BACKGROUND: Tibial shaft fractures are the most frequent among long bone fractures. They are described in the literature according to the device and method of treatment, with recommendations that range from full weight bearing to non-weight bearing restrictions. There are studies comparing osteosynthesis devices and surgical aspects, but no references were found on how or when to allow weight bearing on the affected limb in the standing position. OBJECTIVES: The present study learned from Brazilian orthopedists which methods of osteosynthesis they use to treat open tibial fractures, whether they refer patients to physical therapy, when and why they allow partial weight bearing for both physical activity and therapy. METHODS: Two hundred and thirty-five orthopedists answered a questionnaire during the 14th Brazilian Conference of Orthopedic Trauma. Results: The results showed that, in Brazil, the most widely used osteosynthesis device is the external fixator, but earlier weight bearing while standing occurs when intramedullary nails are used. Most orthopedists refer patients to physical therapy and allow partial weight bearing in the standing position according to the material used for synthesis. CONCLUSIONS: It was concluded that there is a preference for external fixation, that most orthopedists refer patients to physical therapy and that the synthesis material influences restrictions on partial weight bearing.

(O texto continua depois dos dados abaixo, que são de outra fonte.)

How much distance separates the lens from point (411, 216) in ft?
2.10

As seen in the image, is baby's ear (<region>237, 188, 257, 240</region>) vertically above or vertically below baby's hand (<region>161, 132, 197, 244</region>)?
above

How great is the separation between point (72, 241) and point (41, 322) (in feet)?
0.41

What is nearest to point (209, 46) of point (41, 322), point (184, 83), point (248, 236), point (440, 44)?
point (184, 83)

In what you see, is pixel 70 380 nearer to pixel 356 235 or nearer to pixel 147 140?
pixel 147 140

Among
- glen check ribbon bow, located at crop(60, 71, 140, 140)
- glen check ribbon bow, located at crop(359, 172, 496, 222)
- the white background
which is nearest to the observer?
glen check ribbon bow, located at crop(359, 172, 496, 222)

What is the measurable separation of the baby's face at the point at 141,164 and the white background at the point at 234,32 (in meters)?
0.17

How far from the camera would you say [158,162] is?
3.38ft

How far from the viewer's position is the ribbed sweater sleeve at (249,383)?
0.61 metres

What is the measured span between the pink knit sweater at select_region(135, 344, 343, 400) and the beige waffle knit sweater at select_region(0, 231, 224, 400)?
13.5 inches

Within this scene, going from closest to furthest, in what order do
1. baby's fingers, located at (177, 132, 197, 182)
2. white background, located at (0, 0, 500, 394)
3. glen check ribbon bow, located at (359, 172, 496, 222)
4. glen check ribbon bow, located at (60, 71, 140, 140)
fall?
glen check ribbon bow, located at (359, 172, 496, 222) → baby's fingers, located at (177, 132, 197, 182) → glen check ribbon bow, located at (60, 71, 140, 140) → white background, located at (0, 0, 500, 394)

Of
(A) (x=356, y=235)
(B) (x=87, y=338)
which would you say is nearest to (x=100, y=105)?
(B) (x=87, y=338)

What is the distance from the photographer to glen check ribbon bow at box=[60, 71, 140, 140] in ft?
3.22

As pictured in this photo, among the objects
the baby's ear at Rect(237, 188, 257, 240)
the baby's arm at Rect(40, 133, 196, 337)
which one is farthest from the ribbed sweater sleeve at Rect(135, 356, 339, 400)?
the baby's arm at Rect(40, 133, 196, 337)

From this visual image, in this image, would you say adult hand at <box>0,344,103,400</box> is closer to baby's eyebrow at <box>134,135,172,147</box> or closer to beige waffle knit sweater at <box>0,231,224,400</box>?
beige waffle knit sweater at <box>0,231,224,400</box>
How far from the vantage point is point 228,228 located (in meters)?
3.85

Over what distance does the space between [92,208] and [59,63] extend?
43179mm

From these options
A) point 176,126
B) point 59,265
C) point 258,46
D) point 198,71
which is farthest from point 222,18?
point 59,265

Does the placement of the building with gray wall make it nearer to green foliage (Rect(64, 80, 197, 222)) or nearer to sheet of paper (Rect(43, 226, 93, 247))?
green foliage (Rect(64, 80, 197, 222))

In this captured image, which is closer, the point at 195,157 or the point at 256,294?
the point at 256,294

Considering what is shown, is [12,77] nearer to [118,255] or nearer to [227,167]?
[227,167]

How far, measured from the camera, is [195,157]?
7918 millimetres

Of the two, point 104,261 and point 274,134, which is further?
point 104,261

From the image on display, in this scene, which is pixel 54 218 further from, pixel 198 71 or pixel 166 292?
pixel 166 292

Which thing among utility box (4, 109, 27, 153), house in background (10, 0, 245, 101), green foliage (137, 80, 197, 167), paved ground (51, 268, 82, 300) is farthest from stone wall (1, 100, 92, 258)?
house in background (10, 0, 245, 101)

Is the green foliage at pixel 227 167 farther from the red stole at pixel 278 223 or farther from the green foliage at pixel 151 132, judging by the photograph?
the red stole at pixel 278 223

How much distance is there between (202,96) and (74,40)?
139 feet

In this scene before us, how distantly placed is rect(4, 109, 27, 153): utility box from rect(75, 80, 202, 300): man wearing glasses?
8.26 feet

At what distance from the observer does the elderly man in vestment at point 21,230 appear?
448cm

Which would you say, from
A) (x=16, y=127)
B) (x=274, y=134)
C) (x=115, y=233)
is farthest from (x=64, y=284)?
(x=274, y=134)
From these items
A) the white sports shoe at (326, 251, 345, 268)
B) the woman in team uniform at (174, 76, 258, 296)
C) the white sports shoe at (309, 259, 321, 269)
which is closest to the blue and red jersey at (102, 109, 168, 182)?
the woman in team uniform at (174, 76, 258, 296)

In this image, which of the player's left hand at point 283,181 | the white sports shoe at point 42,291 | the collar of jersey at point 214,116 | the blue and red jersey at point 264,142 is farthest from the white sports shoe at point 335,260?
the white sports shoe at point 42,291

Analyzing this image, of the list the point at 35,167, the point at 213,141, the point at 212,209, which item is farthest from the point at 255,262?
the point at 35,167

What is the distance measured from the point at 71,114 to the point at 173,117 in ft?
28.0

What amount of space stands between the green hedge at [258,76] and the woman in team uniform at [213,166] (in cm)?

osteosynthesis; tibia; physical therapy; orthopedist


ARTIGO ORIGINAL

A visão do ortopedista brasileiro sobre a descarga parcial de peso em ortostase nas fraturas expostas da diáfise da tíbia após osteossíntese

Valéria R. G. Sella; Paula C. D. Machado; Hélio J. A. Fernandes; William R. Limonge; Fernando B. Reis; Flávio Faloppa

Departamento de Ortopedia e Traumatologia, Escola Paulista de Medicina (EPM), Universidade Federal de São Paulo (UNIFESP), São Paulo (SP), Brasil

Correspondência Correspondência: Valéria Regina Gonzalez Sella Rua Borges Lagoa, 783 - cj 51 e 52 CEP 04038-031, São Paulo (SP), Brasil e-mail: valsella@uol.com.br

RESUMO

CONTEXTUALIZAÇÃO: As fraturas da diáfise da tíbia são as mais frequentes dentre as dos ossos longos. Há descrições na literatura, de acordo com o método e dispositivo de tratamento, com recomendações que vão desde a descarga total até a proibição do suporte de peso corporal em ortostase. Existem estudos comparando os dispositivos de osteossíntese e os diversos aspectos cirúrgicos, porém não são encontradas referências que descrevam como e quando se deve liberar a descarga sobre o membro acometido na posição ortostática.

OBJETIVOS: Verificar, entre os ortopedistas brasileiros, qual ou quais são os métodos de osteossíntese adotados para o tratamento de fraturas expostas de tíbia, se indicam o tratamento fisioterápico, quando e quais fatores influem para liberar a descarga parcial em ortostase, tanto para a função quanto para a fisioterapia.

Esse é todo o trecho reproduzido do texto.